* Aim of the task *
From the line containing "Which of the" down to the last line, set down each line exactly as it is, and nothing more. Leave the pictures out.

(Stored dataset items)
(begin)

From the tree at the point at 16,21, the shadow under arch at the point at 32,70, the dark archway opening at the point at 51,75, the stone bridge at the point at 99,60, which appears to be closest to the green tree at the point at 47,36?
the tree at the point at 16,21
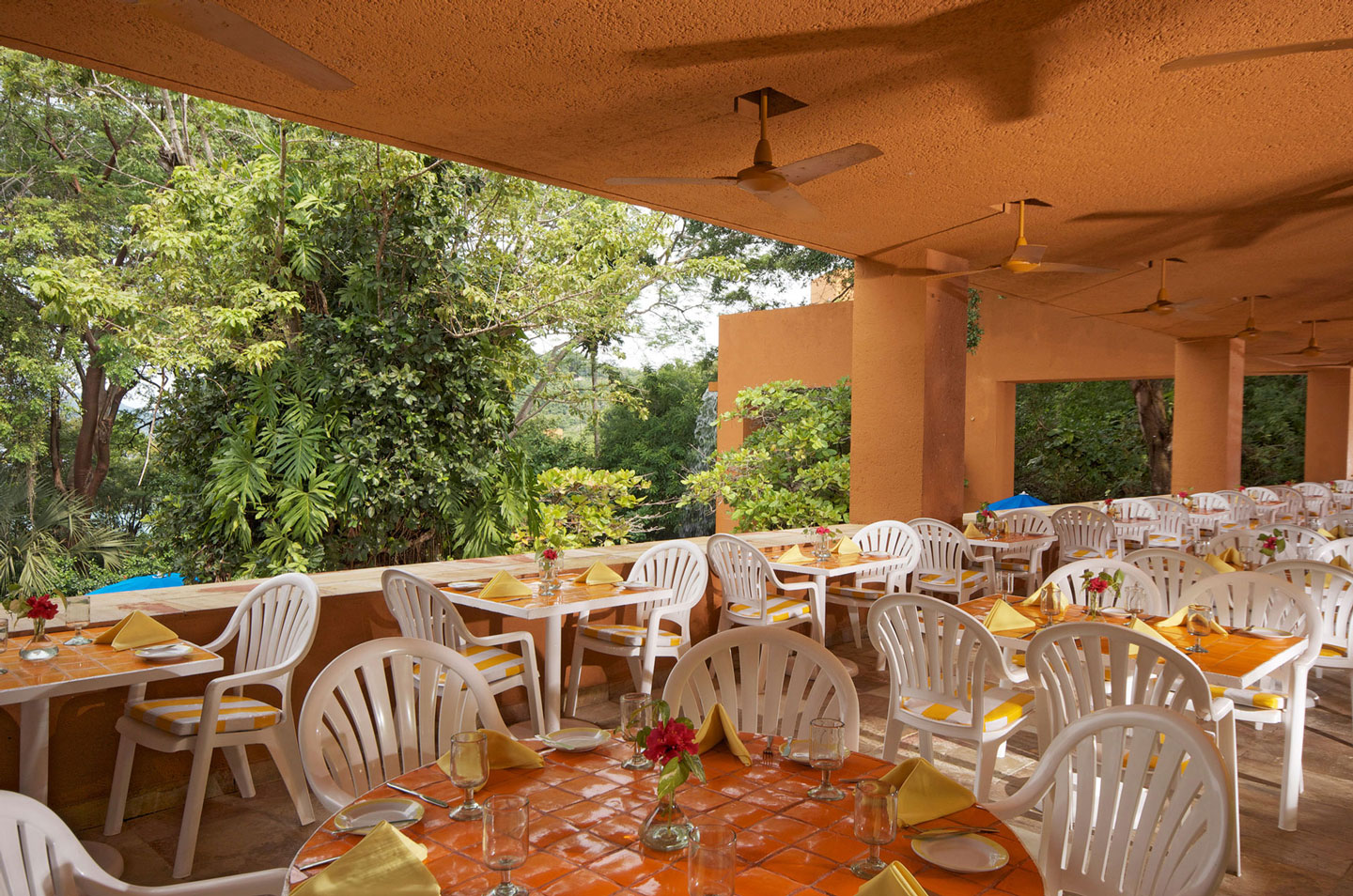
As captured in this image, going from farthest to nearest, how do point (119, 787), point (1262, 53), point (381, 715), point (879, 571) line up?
point (879, 571), point (119, 787), point (1262, 53), point (381, 715)

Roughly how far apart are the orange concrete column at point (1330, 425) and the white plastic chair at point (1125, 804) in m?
15.1

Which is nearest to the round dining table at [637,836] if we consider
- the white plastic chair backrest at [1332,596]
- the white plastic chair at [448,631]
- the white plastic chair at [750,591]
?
the white plastic chair at [448,631]

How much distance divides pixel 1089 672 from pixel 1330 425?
14700 mm

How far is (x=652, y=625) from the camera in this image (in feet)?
13.3

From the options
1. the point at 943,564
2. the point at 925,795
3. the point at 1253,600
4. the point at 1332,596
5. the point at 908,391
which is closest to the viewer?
the point at 925,795

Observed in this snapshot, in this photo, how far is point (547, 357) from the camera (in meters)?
14.0

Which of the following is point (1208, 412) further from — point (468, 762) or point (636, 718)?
point (468, 762)

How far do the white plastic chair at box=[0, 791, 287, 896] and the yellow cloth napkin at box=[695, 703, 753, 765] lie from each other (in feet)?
3.32

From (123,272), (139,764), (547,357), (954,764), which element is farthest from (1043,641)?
(547,357)

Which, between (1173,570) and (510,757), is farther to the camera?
(1173,570)

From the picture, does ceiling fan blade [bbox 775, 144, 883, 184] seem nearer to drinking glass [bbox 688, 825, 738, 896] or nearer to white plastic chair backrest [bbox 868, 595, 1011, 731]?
white plastic chair backrest [bbox 868, 595, 1011, 731]

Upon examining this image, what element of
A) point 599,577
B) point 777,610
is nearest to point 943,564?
point 777,610

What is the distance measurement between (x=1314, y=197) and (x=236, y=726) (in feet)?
18.1

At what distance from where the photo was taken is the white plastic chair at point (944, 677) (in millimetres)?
2836
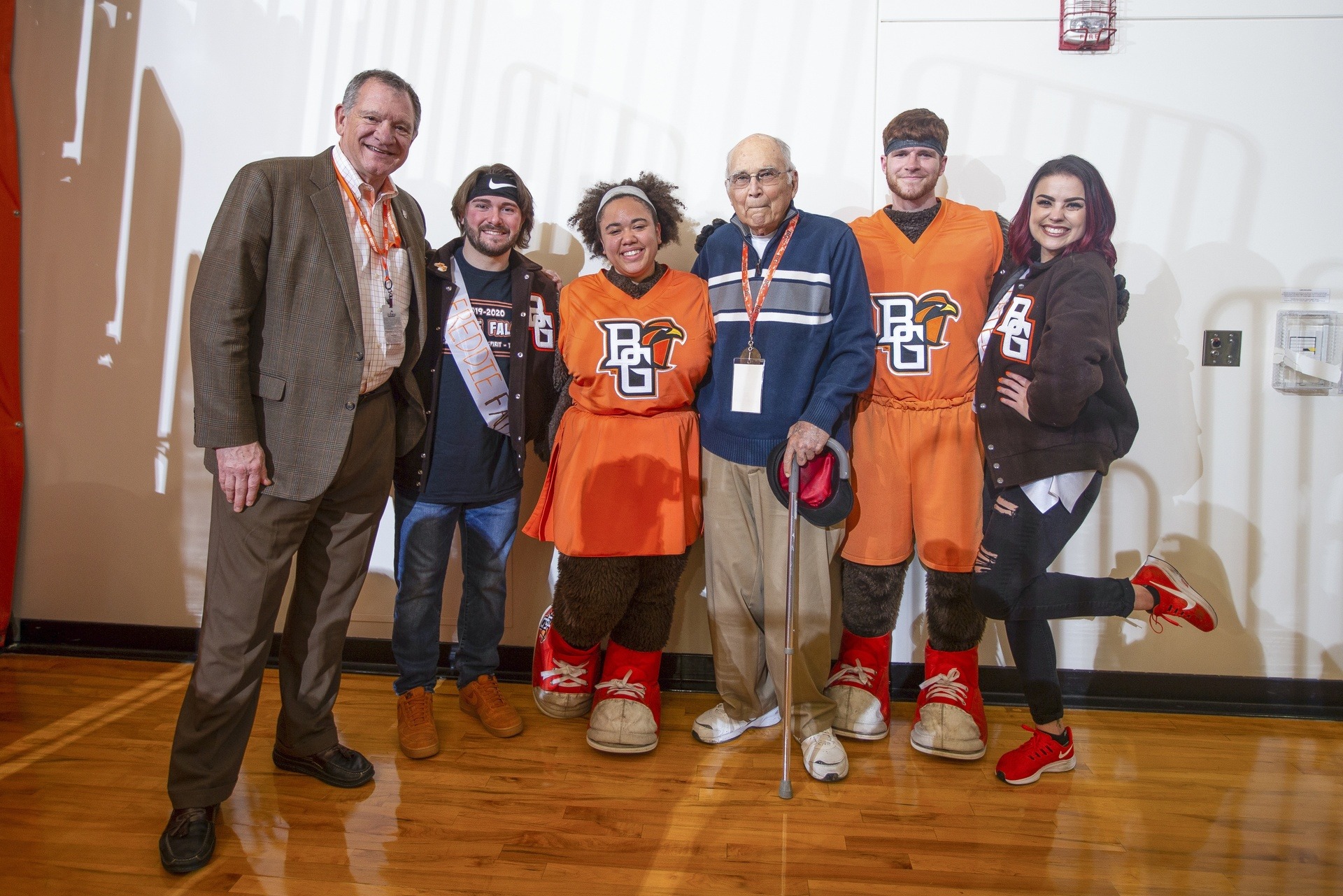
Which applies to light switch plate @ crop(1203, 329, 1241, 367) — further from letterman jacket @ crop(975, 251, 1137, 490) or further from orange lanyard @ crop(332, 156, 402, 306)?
orange lanyard @ crop(332, 156, 402, 306)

(end)

* Reply *
Which of the following is point (1208, 412) further from — point (468, 762) or point (636, 718)?
point (468, 762)

How far do the white plastic chair at box=[0, 791, 287, 896] and the yellow cloth napkin at box=[695, 703, 753, 765] lie from each other (in feet)?
3.32

From (123,272), (139,764), (547,357), (954,764), which element is farthest from (1043,641)?
(547,357)

Which, between (1173,570) and (510,757), is farther to the camera?
(1173,570)

From the picture, does ceiling fan blade [bbox 775, 144, 883, 184] seem nearer to drinking glass [bbox 688, 825, 738, 896] or nearer to white plastic chair backrest [bbox 868, 595, 1011, 731]?
white plastic chair backrest [bbox 868, 595, 1011, 731]

Upon examining this image, what element of
A) point 599,577
B) point 777,610
is nearest to point 943,564?
point 777,610

What is the distance measurement between (x=1314, y=197) and (x=236, y=726) (in feet)?
18.1

At what distance from where the photo was taken is the white plastic chair at point (944, 677) (in millimetres)?
2836
Which applies to light switch plate @ crop(1203, 329, 1241, 367) — further from letterman jacket @ crop(975, 251, 1137, 490) or further from orange lanyard @ crop(332, 156, 402, 306)?
orange lanyard @ crop(332, 156, 402, 306)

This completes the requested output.